Путник, зашедший переночевать - [33]
Когда госпожа Зоммер кончила рассказывать, Фрейда подняла глаза, посмотрела на меня и сказала: «Ну, что господин скажет на это? Приятная история, правда?»
И, подняв правую руку, стала перечислять погибших сыновей, загибая по пальцу на каждое имя, кроме большого, который остался прямым. Потом поднесла к глазам левую руку, приложила два ее пальца к правому глазу, потерла его и стояла молча, глядя на меня. И я тоже молчал. Всемилостивый, благословен будь Он, был жесток и ко мне — не вложил мне в эту минуту в уста ни единого слова утешения для этой несчастной.

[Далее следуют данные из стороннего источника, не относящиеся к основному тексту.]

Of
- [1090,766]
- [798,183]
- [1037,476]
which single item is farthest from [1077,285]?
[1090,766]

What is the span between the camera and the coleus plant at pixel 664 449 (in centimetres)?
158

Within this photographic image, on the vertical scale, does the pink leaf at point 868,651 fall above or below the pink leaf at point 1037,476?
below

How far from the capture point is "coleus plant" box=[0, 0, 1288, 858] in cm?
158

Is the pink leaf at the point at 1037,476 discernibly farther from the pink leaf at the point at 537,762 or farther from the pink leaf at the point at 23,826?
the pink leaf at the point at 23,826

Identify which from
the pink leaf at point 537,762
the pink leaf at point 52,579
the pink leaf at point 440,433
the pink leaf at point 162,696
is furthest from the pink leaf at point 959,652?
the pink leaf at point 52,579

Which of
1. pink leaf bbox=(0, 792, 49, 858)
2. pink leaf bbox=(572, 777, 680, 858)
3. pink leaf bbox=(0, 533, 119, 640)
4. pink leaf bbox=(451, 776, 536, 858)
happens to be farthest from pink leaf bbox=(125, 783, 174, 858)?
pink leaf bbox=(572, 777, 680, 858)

Когда она попрощалась со мной и ушла, я решился наконец сходить на кладбище. Не потому, что надеялся найти на могилах праведников те книги, что пропали из Дома учения, нет, пойти как человек, который приехал в город, где похоронены его предки, и идет поклониться родным могилам.
Наше кладбище расположено на холме. Оно поднимается по нему вверх и спускается вниз, и все его склоны заняты могилами, которые громоздятся одна на другую. Трое есть в мире тех, что щедро у нас отбирают и щедро отдают, — земля, государство и все остальные. То, что эти трое у нас отбирают, видно повсюду, а то, что отдают, видно на кладбище: отбирают у нас живых, а возвращают мертвых. Могила впритык к могиле. Не то что в городе — там все же остается еще место между домами. Да простится мне, если я скажу, что хорошо поступили те люди из нашего Дома учения, которые решили уехать, — кладбище наше уже заполнилось, нет на нем места для новых покойников.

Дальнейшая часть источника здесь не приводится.